Tratto da Avvenire del 10 gennaio 2010
Le cronache da Rosarno hanno raccontato in questi giorni immagini da guerriglia urbana. Incendi, barricate, cacce all’uomo, ferimenti a colpi di spranga o di fucile. Poi, giustamente, è stata imposta una tregua in quella sacca di barbarie metropolitana scoppiata come d’improvviso in Calabria. D’improvviso, ma lungamente covata. Le telecamere hanno portato nelle nostre case i tuguri di cartone, i giacigli di coperte sudice in cui vivono gli uomini che lavorano quattordici ore al giorno a raccogliere le arance, a giornata, e in nero. Le arance che noi compriamo anche a tre euro al chilo al mercato, passano per pochi centesimi tra le mani di braccianti neri come quelli. Chi le raccoglie altrimenti? La loro manodopera ci è indispensabile, ma sono irregolari, senza tetto né legge. Ed è proprio la eclissi di ogni legge e legalità che colpisce, in queste cronache calabresi d’inizio d’anno. Migliaia di braccianti irregolari a Rosarno erano forse invisibili? Le loro baracche, i loro libretti di lavoro inesistenti, i soldi in nero messi nelle mani a fine giornata, e gli efficienti gestori di questo traffico, tutto era invisibile? No, e ce l’hanno detto gli stessi rappresentanti dello Stato: tutti sapevano e molti hanno continuato a fingere di non vedere nell’inquieto vivere di quelle realtà inesorabilmente infiltrate di malavita e malapolitica. Ora è uno scaricare reciproco di responsabilità tra istituzioni, un parlare di «eccessiva tolleranza della clandestinità» – ma «tolleranza», da parte di chi? Gli abitanti di altre parti d’Italia, abituati a pagare multe anche se c’è un vasetto di plastica nel sacchetto dei rifiuti umidi, si chiedono dove fossero i 'controllori' a Rosarno.
E finalmente l’intermittenza della legge sino alla sospensione e infine all’eclissi ha generato quello che era inevitabile: una deflagrazione di rabbia, un inferocito vandalismo di miserabili; e la controrisposta, puntuale e simmetrica, di gente che magari ha avuto l’auto distrutta sotto casa e che ha visto la propria città devastata. Bastoni, agguati, pestaggi a sangue. Un rigurgito di brutalità primitiva, la logica bestiale delle faide che da antiche radici si allarga e si fa valere. Prevedibile, in quel limbo di precarietà e miseria che metteva assieme nello stesso paese quasi due distinte razze di uomini: i cittadini, e gli invisibili. Se a questo poi si aggiunge la presenza in quell’area della Calabria di una criminalità organizzata che regola la società come un antiStato – e forse è anche in grado di muovere i fili del malcontento popolare e di eccitare ad arte l’ira degli sfruttati – si arriva poi, in una sottocultura del sopruso, alle cacce all’uomo, o all’ostilità perfino verso quei volontari che agli extracomunitari danno ancora in questi giorni da mangiare.

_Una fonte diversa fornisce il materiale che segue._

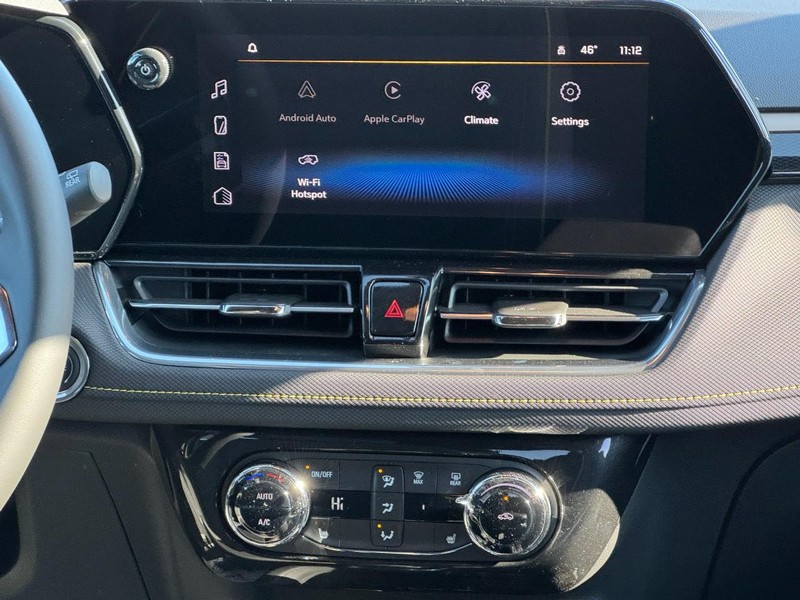 Chevrolet TrailBlazer Vehicle Image 08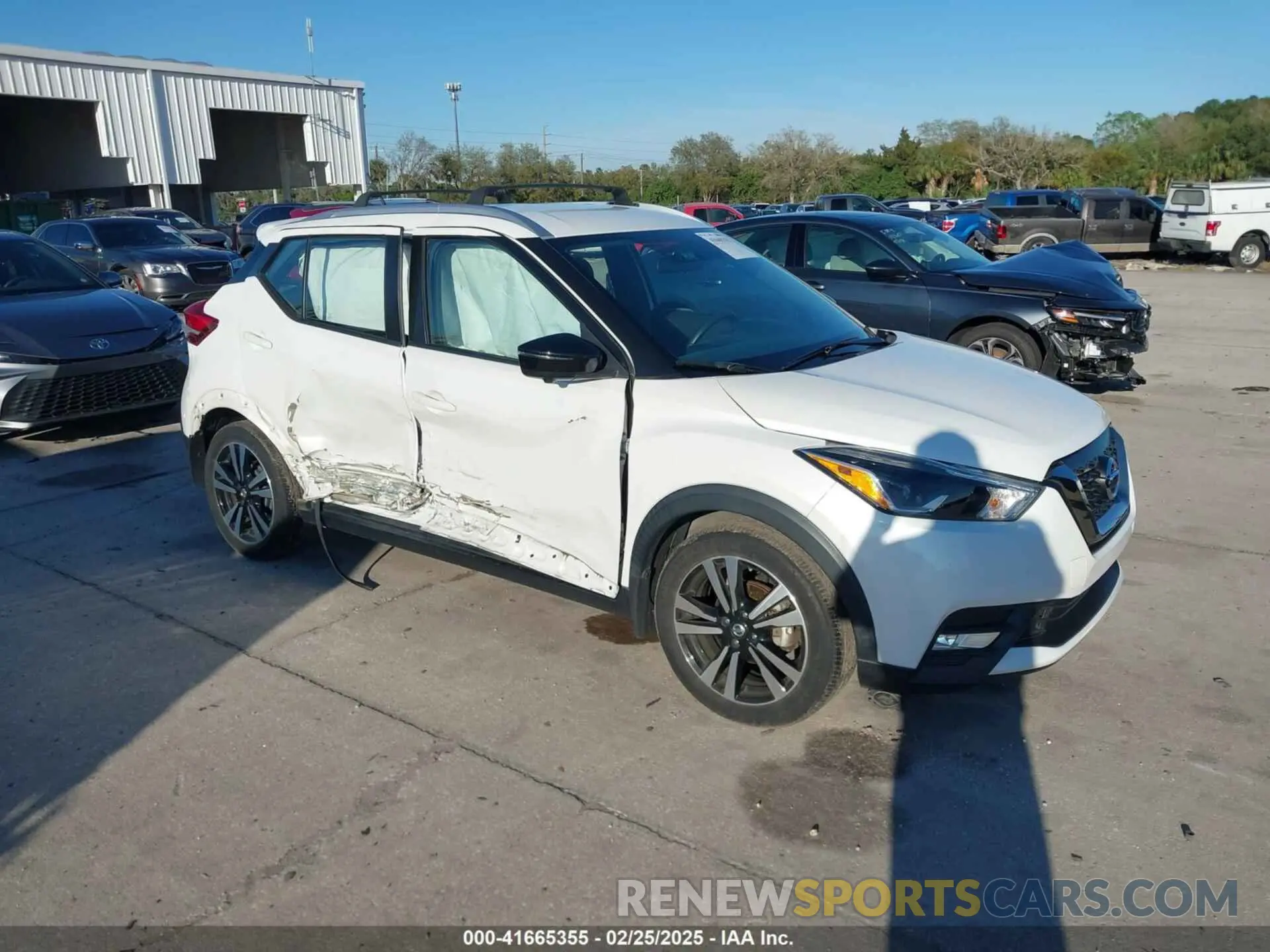 1 Photograph of a damaged car 3N1CP5CU4KL477933 NISSAN KICKS 2019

Come il sonno della ragione, anche quello della legge genera mostri. Si torna alla guerra per bande, si torna alla occupazione del territorio con la clava. Vengano allora in massa gli uomini in divisa, venga anche l’esercito, se oggi è l’ultima possibile affermazione che una legge, uno Stato esistono. La prima urgenza, come ha detto il presidente Napolitano, è fermare definitivamente la violenza. Fermare la oscura brutalità riemersa in un angolo d’Italia, nel 2010.

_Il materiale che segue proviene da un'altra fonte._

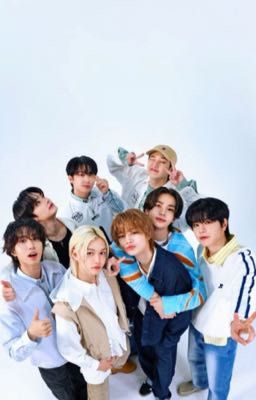 SKZ ONESHOTS cover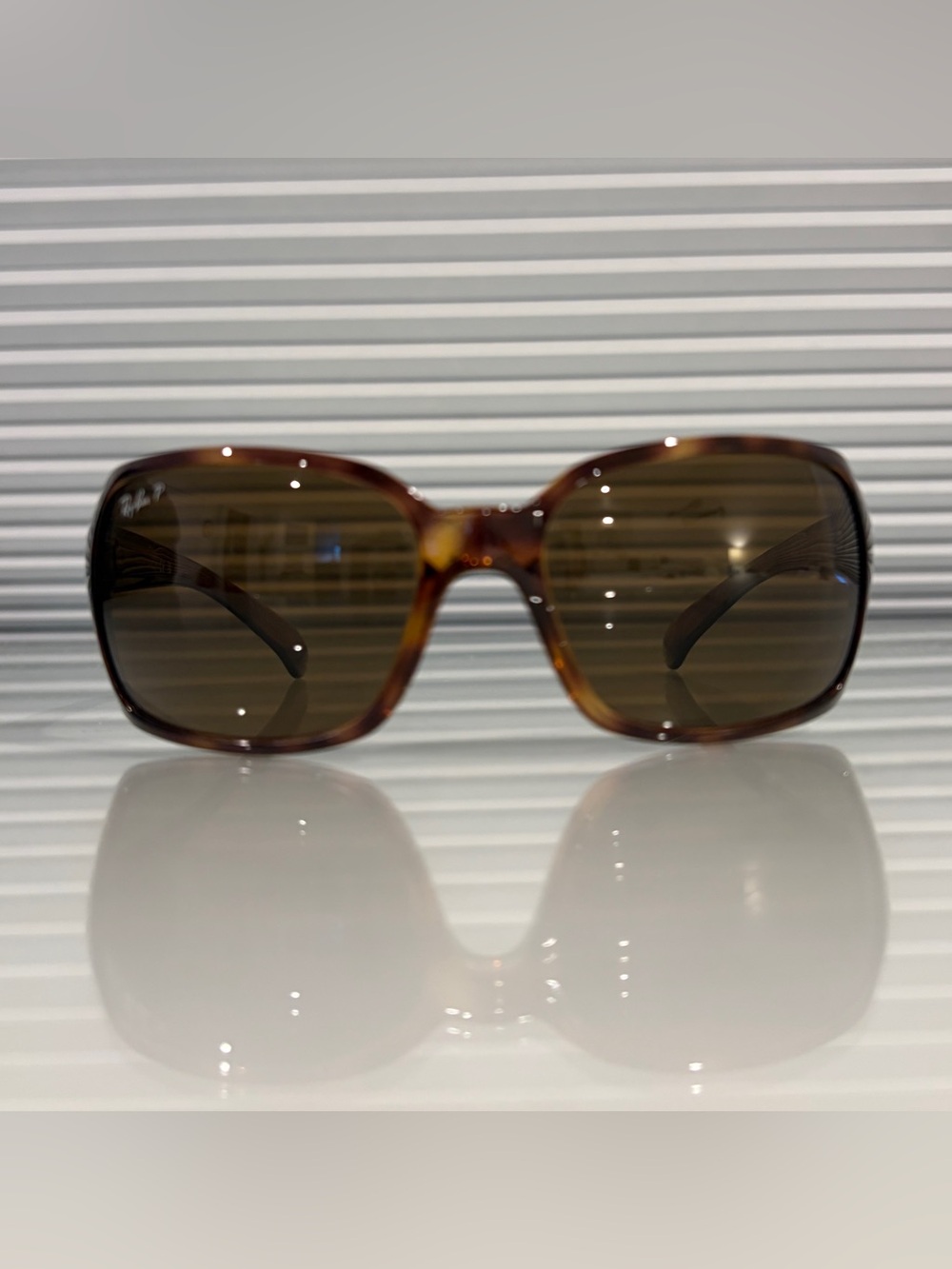 Ray-Ban Women's Polished Havana sunglasses - Brown Polarized lenses.  RB4068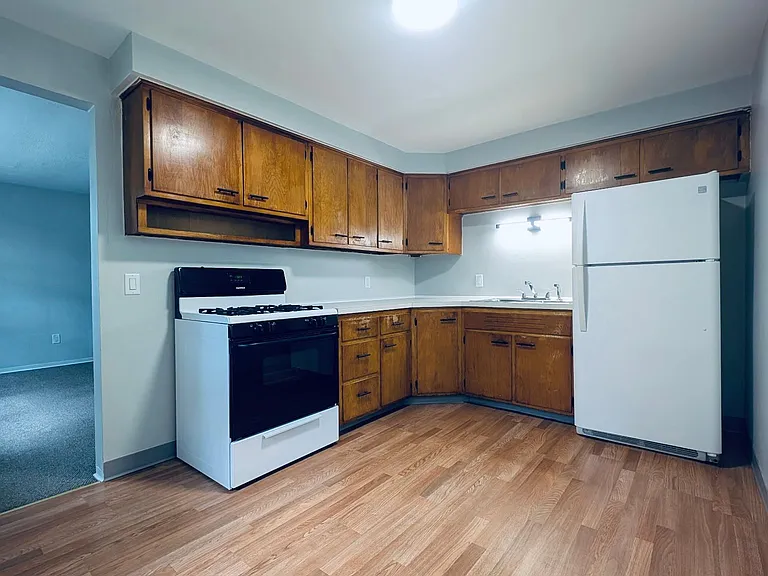 371 Indian Church Rd #4 — Photo 1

E però non può bastare. È lo Stato, è l’Italia, che deve ritornare a Rosarno. La generosa fatica dei volontari per gli immigrati, in questo caso da sola non basta: se non c’è chi impedisce che si lavori per due euro all’ora, e che si dorma nel fango. Se non c’è quello che gli uomini di fede e di ragione invocano come «riscatto della giustizia». In un Paese, il nostro, che di ogni persona riconosce la dignità. E dove chi lavora ha diritto almeno a un tetto, e a essere trattato da uomo.